Task to complete
Copy every one of the records below word for word, keeping each line unchanged.

(Records of spatial reasoning questions)
****

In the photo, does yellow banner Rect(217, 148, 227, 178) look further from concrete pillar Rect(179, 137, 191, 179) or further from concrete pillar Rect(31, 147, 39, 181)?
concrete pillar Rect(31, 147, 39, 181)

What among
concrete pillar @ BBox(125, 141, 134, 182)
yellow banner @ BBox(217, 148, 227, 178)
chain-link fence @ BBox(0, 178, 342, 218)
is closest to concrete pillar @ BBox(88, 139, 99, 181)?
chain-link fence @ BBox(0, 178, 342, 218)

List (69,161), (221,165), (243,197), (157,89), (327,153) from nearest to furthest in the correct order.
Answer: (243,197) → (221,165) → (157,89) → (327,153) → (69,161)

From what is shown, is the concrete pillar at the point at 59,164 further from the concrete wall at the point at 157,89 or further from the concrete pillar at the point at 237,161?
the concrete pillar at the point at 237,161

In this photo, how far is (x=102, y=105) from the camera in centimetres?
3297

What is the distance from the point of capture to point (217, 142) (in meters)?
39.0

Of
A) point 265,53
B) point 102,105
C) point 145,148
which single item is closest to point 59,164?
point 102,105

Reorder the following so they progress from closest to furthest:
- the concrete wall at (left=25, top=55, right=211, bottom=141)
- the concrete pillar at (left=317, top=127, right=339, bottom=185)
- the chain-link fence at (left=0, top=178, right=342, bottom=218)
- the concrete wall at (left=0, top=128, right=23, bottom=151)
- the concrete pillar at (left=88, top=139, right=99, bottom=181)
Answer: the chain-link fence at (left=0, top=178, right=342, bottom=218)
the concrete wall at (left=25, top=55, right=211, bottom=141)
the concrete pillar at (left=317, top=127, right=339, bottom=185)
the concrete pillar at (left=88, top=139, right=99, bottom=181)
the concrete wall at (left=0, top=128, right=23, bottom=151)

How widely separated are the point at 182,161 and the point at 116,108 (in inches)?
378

****

Result of this exercise
In the photo, does yellow banner Rect(217, 148, 227, 178) look further from concrete pillar Rect(179, 137, 191, 179) or further from concrete pillar Rect(31, 147, 39, 181)?
concrete pillar Rect(31, 147, 39, 181)

What among
concrete pillar @ BBox(125, 141, 134, 182)
yellow banner @ BBox(217, 148, 227, 178)
chain-link fence @ BBox(0, 178, 342, 218)
is closest to concrete pillar @ BBox(88, 139, 99, 181)?
chain-link fence @ BBox(0, 178, 342, 218)

List (69,161), (221,165), (243,197), (157,89), (327,153) from nearest to furthest in the correct order.
Answer: (243,197) → (221,165) → (157,89) → (327,153) → (69,161)

From what is shown, is the concrete pillar at the point at 59,164 further from the concrete wall at the point at 157,89 or further from the concrete pillar at the point at 237,161?
the concrete pillar at the point at 237,161

In this photo, how far is (x=102, y=105) from the camera in centimetres?
3297

What is the distance from the point of capture to point (217, 142) (in meters)?
39.0

Of
A) point 265,53
B) point 102,105
C) point 145,148
which single item is closest to point 59,164?
point 102,105

Reorder the following so they progress from closest to furthest:
- the concrete wall at (left=25, top=55, right=211, bottom=141)
- the concrete pillar at (left=317, top=127, right=339, bottom=185)
- the chain-link fence at (left=0, top=178, right=342, bottom=218)
- the concrete wall at (left=0, top=128, right=23, bottom=151)
- the concrete pillar at (left=88, top=139, right=99, bottom=181)
Answer: the chain-link fence at (left=0, top=178, right=342, bottom=218)
the concrete wall at (left=25, top=55, right=211, bottom=141)
the concrete pillar at (left=317, top=127, right=339, bottom=185)
the concrete pillar at (left=88, top=139, right=99, bottom=181)
the concrete wall at (left=0, top=128, right=23, bottom=151)

How widely separated are the point at 182,161 and the point at 116,108 (in inches)?
378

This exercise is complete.